A stream descriptor is a JSON document that contains all of the information about a stream. In general, an input stream reads records from an underlying transport, optionally verifies, and feeds them to models. The output stream acts similarly, but in the reverse order. Stream descriptors are required for the engine to read input and produce output, and can additionally be used to enforce input and output typing using Avro schema.
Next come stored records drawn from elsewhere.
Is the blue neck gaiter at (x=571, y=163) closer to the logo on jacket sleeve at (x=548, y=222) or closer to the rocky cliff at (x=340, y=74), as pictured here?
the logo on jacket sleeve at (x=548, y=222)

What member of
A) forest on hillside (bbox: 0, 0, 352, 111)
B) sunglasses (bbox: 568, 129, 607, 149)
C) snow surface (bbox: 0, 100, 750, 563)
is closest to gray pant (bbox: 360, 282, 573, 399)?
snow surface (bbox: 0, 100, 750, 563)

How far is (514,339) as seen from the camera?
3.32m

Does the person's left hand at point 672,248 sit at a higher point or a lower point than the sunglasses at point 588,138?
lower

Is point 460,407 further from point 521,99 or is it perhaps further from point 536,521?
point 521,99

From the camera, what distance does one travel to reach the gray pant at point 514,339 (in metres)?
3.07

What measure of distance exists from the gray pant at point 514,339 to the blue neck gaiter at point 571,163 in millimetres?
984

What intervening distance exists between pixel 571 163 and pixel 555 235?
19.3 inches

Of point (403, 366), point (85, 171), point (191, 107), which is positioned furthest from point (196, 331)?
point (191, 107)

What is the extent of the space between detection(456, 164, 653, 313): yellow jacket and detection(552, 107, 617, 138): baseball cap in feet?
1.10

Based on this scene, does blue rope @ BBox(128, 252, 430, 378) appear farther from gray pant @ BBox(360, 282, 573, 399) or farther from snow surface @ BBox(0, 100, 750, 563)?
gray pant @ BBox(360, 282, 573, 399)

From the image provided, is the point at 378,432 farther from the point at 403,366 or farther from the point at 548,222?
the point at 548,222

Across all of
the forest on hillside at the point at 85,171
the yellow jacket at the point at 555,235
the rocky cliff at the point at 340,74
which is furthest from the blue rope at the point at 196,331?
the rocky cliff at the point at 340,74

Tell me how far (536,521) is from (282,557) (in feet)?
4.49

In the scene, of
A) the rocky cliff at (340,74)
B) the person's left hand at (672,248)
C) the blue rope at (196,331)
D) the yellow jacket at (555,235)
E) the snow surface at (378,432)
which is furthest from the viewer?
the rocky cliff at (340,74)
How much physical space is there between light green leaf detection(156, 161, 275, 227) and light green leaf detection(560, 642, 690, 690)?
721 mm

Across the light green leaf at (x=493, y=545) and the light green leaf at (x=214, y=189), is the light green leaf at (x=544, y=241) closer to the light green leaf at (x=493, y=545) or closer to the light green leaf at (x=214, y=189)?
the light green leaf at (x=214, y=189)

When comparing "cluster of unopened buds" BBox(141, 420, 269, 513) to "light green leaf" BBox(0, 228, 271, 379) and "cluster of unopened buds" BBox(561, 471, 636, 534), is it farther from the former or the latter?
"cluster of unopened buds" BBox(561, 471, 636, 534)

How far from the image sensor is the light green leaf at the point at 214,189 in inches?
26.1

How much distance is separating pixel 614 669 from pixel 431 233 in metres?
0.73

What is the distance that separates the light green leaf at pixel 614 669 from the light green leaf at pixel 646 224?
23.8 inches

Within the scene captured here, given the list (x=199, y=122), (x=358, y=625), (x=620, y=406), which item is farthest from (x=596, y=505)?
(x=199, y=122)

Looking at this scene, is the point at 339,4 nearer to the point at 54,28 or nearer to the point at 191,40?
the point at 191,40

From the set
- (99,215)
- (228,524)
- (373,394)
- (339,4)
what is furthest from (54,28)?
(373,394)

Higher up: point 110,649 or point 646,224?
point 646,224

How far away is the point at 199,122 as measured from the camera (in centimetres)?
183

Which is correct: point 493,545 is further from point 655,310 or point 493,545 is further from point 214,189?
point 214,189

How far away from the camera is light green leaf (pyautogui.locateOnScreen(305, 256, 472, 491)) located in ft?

By convention, all field names of a stream descriptor start with a capital letter and do not use punctuation. Many fields of a stream descriptor have default values that depend on values of other fields. If a field is omitted, it is set to a default value. Sometimes, you may need to explicitly set field to null to avoid this behavior. For example, if omitted, a LingerTime is set to 3000 (milliseconds). To disable lingering when the output stream closes you need to set this property to null.

Some fields accept shortcut values. For instance, you may set the Transport field to "discard" string instead of the equivalent yet more verbose {"Type": "discard"} object.

Field Descriptions

A basic template for a stream descriptor is below. Note that the type of transport used will determine which fields in the Transport section are needed.

{
  "Description": "A stream descriptor template",

  "Transport": {
    "Type": "REST" | "HTTP" | "Kafka" | "S3" | "file" | "ODBC" | "TCP" | "UDP" | "exec" | "inline" | "discard",
    ...
  },
  "Encoding": null | "json" | "avro-binary" | ...,
  "Envelope": null | "delimited" | ...,
  "Schema": { ... },
  ...
}

The best way to verify a newly-constructed stream descriptor is to use the fastscore stream verify command described here.

Common Fields

The following table describes the common fields used in stream descriptors. Fields in italics are optional.

Field Type Description Default Value Example
Version string The version of the stream descriptor. “1.2” “1.2”
Description string A description for this stream (optional).   “An input file stream.”
Transport string or object Specifies the details of the Transport for this stream (see below).    
Loop boolean Set to true to read the stream in a loop. true for filestreams false otherwise true
SkipTo int Skip to the byte offset when starting to read the stream.   5
SkipToRecord int or string Skip to record by number or keyword. "latest" for non-looping Kafka streams, null otherwise “earliest”
Envelope string or object Specifies the framing of the messages in the stream (see below). "delimited" (HTTP, file, and TPC) or null “delimited”
Encoding string or null Specifies the encoding of the messages in the stream (see below).   "ocf-block"
Schema string or object Avro schema for records in this stream.   “int”
Batching string or object The batching parameters of the stream (see below). "normal" "explicit"
LingerTime int When an output stream close wait this number of milliseconds for remaining records to be written. 3000 1000

The Schema field can now specify schemas by reference (as well as explicitly define them). A schema reference takes the following form:

"Schema": { "$ref":"schema_name"}

where schema_name is the name of the schema in Model Manage.

Transport Fields

This section documents the various fields present in the Transport descriptors. As before, fields in italics are optional.

REST

The REST stream transport operates in either ‘simple’ (default) or ‘chunked’ mode. In simple mode each REST request retrieves or write a single data record. In chunked mode the REST stream handles chunks of data containing multiple or partial records.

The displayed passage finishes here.